Stefan Behnel added the comment:

> I would prefer to use the _Py_IDENTIFIER API rather than using 
> _PyDict_GetItem_KnownHash().

Do you mean for the table of slot descriptions? I'm not sure that the effect 
would be comparable.

> Maybe there are other opportunities for optimization?

I would guess so. According to callgrind, for the timeit run, the original 
implementation has the following call fanout for the type creation:

- 1755 calls to type_call()
- 3850 calls to type_new()
- 224000 calls to update_one_slot()
- 317000 calls to_PyType_Lookup()
- 566000 calls to PyDict_GetItem()

That's 147 calls to PyDict_GetItem() per type creation, just inside of 
_PyType_Lookup().

About 20% of the time in PyDict_GetItem() is spent in PyErr_Clear(), and 23/26% 
respectively in lookdict_unicode_nodummy() (349000 calls) and 
lookdict_unicode() (278000 calls).

There is probably some space for algorithmic improvements here, in order to 
reduce the overall number of calls.
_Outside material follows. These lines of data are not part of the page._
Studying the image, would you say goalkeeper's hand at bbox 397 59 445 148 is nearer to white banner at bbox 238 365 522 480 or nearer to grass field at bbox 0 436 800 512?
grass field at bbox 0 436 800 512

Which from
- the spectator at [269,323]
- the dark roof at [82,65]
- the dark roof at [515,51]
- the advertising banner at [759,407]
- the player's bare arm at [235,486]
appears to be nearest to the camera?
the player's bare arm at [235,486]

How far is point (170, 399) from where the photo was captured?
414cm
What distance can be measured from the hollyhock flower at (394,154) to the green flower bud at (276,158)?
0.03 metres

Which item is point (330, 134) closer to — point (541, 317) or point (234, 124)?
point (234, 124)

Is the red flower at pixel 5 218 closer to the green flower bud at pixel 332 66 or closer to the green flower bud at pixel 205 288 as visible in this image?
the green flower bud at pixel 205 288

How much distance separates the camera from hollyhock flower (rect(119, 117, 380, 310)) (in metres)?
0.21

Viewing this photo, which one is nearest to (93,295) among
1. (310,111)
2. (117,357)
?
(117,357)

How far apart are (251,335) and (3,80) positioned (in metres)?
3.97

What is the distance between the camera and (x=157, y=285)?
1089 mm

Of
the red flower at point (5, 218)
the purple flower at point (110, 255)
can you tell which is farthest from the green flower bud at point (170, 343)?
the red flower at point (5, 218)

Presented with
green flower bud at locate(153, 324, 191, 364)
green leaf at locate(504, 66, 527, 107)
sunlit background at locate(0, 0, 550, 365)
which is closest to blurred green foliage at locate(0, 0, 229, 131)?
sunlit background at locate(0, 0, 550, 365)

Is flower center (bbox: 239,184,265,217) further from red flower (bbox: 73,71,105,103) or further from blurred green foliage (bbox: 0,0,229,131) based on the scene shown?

For example, I wonder if bypassing the 
method cache while building the type might help. The cache maintenance seems to 
amount for something like 30% of the time spent in _PyType_Lookup(). Or 
reversing the inspection order, i.e. running over the type attributes and 
looking up the slots, instead of running over the slots and looking up the 
attributes. Or using a faster set intersection algorithm for that purpose. 
Something like that.

OTOH, quick gains might be worth it, but since applications that find their 
bottleneck in type creation are probably rare, I doubt that it's worth putting 
weeks into this. Even the application startup time is unlikely to be domination 
by *type* creations, rather than *object* instantiations.